Note: The kern feature is usually applied at this stage, if it is present in the font. However, kern is not mandatory for shaping Myanmar text and may be disabled by user preference.

The dist feature adjusts the horizontal positioning of glyphs. Unlike kern, adjustments made with dist do not require the application or the user to enable any software kerning features, if such features are optional.

In Myanmar text, dist is typically used to adjust the space around a pre-base-reordering "Medial Ra", because the "Medial Ra" codepoint is classified as being of zero width, but is orthographically a glyph that encloses the adjacent letter.

Application of the dist feature

The abvm feature positions above-base glyphs for attachment to base characters. In Myanmar, this includes "Kinzi" and "Asat" in addition to tone markers, diacritical marks, above-base dependent vowels (matras), and Vedic signs.

Application of the abvm feature

The blwm feature positions below-base glyphs for attachment to base characters. In Myanmar, this includes subjoined consonants as well as below-base dependent vowels (matras), medial consonants, tone markers, diacritical marks, and Vedic signs.

Application of the blwm feature

The mark feature positions marks with respect to base glyphs.

Application of the mark feature

The mkmk feature positions marks with respect to preceding marks, providing proper positioning for sequences of marks that attach to the same base glyph.
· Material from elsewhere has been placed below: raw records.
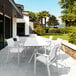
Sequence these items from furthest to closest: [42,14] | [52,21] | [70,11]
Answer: [52,21], [42,14], [70,11]

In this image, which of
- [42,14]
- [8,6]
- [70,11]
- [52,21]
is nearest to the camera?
[8,6]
Application of the mkmk feature

The <mymr> shaping model

The older Myanmar script tag, <mymr>, has been deprecated. However, shaping engines may still encounter fonts that were built to work with <mymr> and some users may still have documents that were written to take advantage of <mymr> shaping.

Sparse information is available about how the Microsoft Uniscribe shaping engine treated <mymr> text runs. Documentation from the HarfBuzz shaping engine suggests that the Uniscribe <mymr> shaper did not perform a significant amount of reordering or application of Indic-like GSUB features.